I don’t like being pitied. It makes my skin scrawl, makes my stomach hurt, makes me lash out. I need him to stop, and I think that’s why I feel compelled to really let him know how shitty I am. To tell him, “I got a DUI. That was the phone call, I think.”
A long, loaded pause. A carefully blank face. An even, “What happened?”
I shift in the water, my feet brushing a slippery muddle of stones and silt as I slip beneath the surface, submerging everything below my mouth.
“I didn't hurt anyone or anything, but I was really drunk and driving like an asshole, and I got pulled over. I knew it was a bad idea, but the guy whose car it was, he was so fucking high and he wanted to drive and everyone else but me was high too. None of us had any service to call a car or any money so I took his keys and… yeah.”
“Did you get arrested?”
I nod.
“Having a really hard time picturing you in an orange jumpsuit, princess.”
A choked laugh razes my throat. “I had to, uh,” my tongue darts out to wet my bottom lip, a lie falling from it a second later, “do community service.”
Blatant curiosity flares in those dark eyes, but he keeps it on a leash—he tables it in favor delivering a far more devastating blow. “Are you telling me this to try convince me you did deserve it?”
“So,” I continue before Finn can do anything about the blatant curiosity I watch flare in those dark eyes. “I did deserve it. Maybe Lux was shitty today, but I am infinitely shittier a lot more often.”
“I don’t think that.”
“Give it time. You will.”
There goes that frown again.

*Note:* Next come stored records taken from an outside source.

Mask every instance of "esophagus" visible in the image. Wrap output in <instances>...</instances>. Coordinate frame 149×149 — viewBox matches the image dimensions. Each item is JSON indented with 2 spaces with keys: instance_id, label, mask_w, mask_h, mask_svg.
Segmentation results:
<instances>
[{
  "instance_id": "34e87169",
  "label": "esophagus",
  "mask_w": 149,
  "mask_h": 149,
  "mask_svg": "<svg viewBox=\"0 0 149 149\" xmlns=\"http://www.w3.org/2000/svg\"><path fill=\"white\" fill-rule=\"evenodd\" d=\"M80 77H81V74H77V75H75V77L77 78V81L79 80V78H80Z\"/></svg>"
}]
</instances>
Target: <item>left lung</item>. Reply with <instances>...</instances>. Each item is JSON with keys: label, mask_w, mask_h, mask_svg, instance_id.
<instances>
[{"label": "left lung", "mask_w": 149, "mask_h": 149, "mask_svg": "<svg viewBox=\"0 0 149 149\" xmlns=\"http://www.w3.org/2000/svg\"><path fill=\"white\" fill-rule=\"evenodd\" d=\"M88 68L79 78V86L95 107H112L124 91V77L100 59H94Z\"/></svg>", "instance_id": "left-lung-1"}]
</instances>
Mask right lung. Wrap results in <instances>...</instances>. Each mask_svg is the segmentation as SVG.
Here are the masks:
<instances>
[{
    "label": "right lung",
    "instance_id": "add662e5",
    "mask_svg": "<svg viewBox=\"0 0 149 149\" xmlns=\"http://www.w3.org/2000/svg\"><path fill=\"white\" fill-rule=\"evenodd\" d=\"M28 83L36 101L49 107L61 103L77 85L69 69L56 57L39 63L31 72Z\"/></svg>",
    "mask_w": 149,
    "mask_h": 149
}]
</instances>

There goes that mouth again, asking things the owner has no business wanting to know, things I don’t understand why he wants to know, why he cares. “Do you not have friends because you don't want friends or because you're so convinced no one could possibly like you?”
“Jesus.” I laugh hoarsely, the noise coming out as flustered as I feel. “When did this become a therapy session?
The water laps at his collarbones as he dips further beneath it, bringing himself almost eye-level with me, only a handful of inches away. “You don't want me to like you.”
“I don't really care, Finn.”
“I think you do.”
“Fuck off.”
He hums, something unsurprised about the bob of his head. “Right on cue.”
“What?”
“That little defense mechanism of yours.”
“Let me guess,” I muse with no real interest, with resentment because I hate how much he thinks he knows me, how much he does know me. “Psychology major?”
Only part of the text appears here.